§ What you should do:
Output only this range of the data below: the line that contains "Edward Waters' Ferante" through the final line, both ends included, each retyped exactly.

§ Given data:
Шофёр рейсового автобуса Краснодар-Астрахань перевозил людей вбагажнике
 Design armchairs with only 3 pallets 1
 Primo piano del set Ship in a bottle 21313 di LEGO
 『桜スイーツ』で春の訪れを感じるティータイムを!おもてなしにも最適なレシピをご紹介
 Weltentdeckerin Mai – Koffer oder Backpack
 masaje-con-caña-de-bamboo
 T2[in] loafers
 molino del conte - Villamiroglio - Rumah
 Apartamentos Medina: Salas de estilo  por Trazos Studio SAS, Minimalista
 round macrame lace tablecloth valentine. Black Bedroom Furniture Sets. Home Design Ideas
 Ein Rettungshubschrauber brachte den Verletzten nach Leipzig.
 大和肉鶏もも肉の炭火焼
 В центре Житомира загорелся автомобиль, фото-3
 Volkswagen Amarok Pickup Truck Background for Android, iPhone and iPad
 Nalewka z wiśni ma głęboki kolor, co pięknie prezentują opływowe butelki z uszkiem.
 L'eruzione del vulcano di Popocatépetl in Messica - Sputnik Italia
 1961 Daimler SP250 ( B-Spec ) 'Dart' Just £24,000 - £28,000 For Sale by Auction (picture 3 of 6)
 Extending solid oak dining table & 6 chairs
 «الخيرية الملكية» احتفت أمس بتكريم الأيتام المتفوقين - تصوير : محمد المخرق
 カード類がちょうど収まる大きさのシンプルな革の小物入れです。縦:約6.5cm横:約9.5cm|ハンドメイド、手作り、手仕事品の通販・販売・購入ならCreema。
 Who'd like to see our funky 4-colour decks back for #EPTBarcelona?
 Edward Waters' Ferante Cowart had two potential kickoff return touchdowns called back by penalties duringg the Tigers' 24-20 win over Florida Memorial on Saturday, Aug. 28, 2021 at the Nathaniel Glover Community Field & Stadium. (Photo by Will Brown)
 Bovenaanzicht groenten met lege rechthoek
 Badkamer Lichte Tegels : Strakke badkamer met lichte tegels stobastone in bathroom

§ Reply:
 Edward Waters' Ferante Cowart had two potential kickoff return touchdowns called back by penalties duringg the Tigers' 24-20 win over Florida Memorial on Saturday, Aug. 28, 2021 at the Nathaniel Glover Community Field & Stadium. (Photo by Will Brown)
 Bovenaanzicht groenten met lege rechthoek
 Badkamer Lichte Tegels : Strakke badkamer met lichte tegels stobastone in bathroom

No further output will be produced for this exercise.